I have four pitch sessions scheduled for Friday and Saturday, and I am only nervous about them if I think about them...at all. Today was good for me, though, because I had lunch with my friends who are all at least avid readers; one of them is coming to the writing conference with me. They wanted to hear my pitches, so, amid our 2 year-olds running around the house screaming (mine wet her pants in the middle of my pitch), I told my friends my stories.

Good things about practicing in stressful environments: 1. it really, really forces you to focus, 2. it prepares you for the worst. I can almost guarantee that NO ONE will bust into my pitch sessions to demand that I change her wet underpants. Or, if someone does, I maybe will take up gourmet cooking instead.

On top of that, my friends are really savvy and had some really great suggestions for tightening up my pitches. One suggestion was to begin each pitch with the two-sentence "elevator pitch," instead of giving background to set up the story. That's a big "duh" on my part. It seems so obvious to hook pitch listeners with the pithy one-liner rather than drag them into the boring back story first. They are so right.

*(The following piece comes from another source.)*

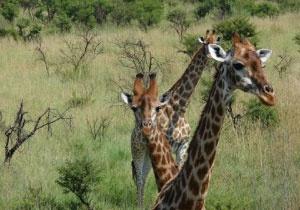 Bonamanzi is home to the Big 4, plus Giraffe, zebra, Wildebeest, Nyala, Red Duiker, as well as many other smaller animals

Just as a treat for my loyal readers, here are the elevator pitches for the two books I'm trying to sell:

Liz A. Stratton Closes the Store.

The question of which sex would run the world better is an ancient one. But, what if a woman ran for President to end an unpopular war? And accidentally called a sex-strike in the process?


Something

Something is killing livestock and dogs in rural Oregon and leaving a trail of poisonous scales in its wake. When a Fish and Wildlife officer ends up in the hospital after cutting her hand on a scale, a race to find the creature and a cure for its toxin begins.


Wednesday, June 17, 2009

Hooray! I'm working again!

Finally some work on Chapter 2!

Also, my dear friends (Reader 2--R2-- and Reader 3--R3)now have copies of Chapter 1. There is no motivator like a friend asking, "So, when's the next chapter coming?" Plus, R2 and R3 are both girls who either write or like reading the for-girl genre, or both. They will be members of the target audience, in other words. R1 can't claim that, though he holds me to standards above those of said genre.

In short: I have two more first readers who have manuscript now! One small step, etc., etc.

AND, I found time to work on the second draft of Chapter 2. I may even find time later today to work on it more. Bliss.